Dual diagnosis of schizophrenia and drug abuse makes patients vulnerable to adverse outcomes in different domains. The patients may experience increased symptom severity, non-adherence to prescription, and poor response to pharmacologic treatment (Dixon, 1999). Substance use disorders contribute considerably to the emotional burden and financial costs of schizophrenia affecting the patients, their families, and the health care system. The co-occurrence of substance abuse and schizophrenia is also experienced among patients without chronic illnesses. Some studies of schizophrenia patients have shown as high as 53% rates of cannabis use disorder.
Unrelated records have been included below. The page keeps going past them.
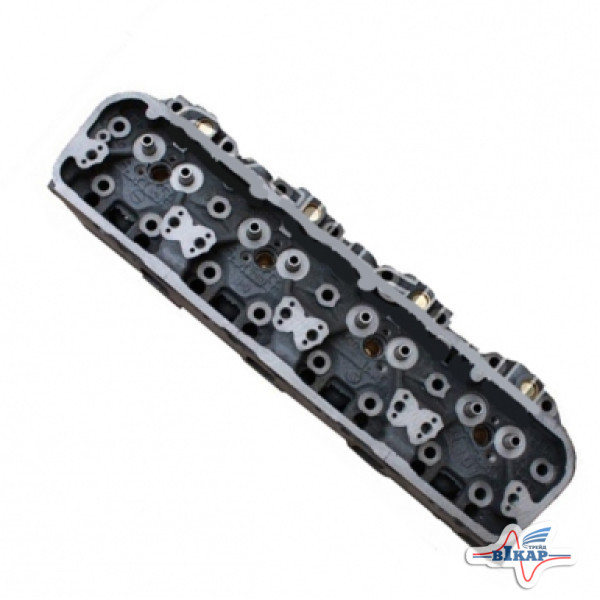 Головка блока без клапанов (нов.обр.) ЯМЗ-238 (пр-во ЯМЗ)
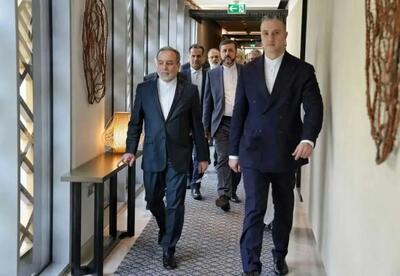  واکنش ایران به اخبار مذاکره با آمریکا در دوحه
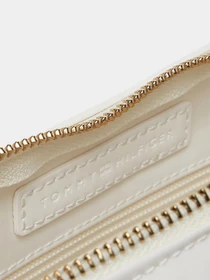 Сумки Tommy Hilfiger модель AW0AW17204-YBL Фото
Abuse of cannabis is also associated with an earlier age of onset of schizophrenia as well as elevated risks of developing psychosis (Green, et al., 2004). Use of drugs causes a higher relapse rate for schizophrenia patients after remission of psychotic signs in the initial episode. In effect, when the two disorders co-occur, patients have a higher likelihood of getting adverse effects that are more difficult to treat or manage.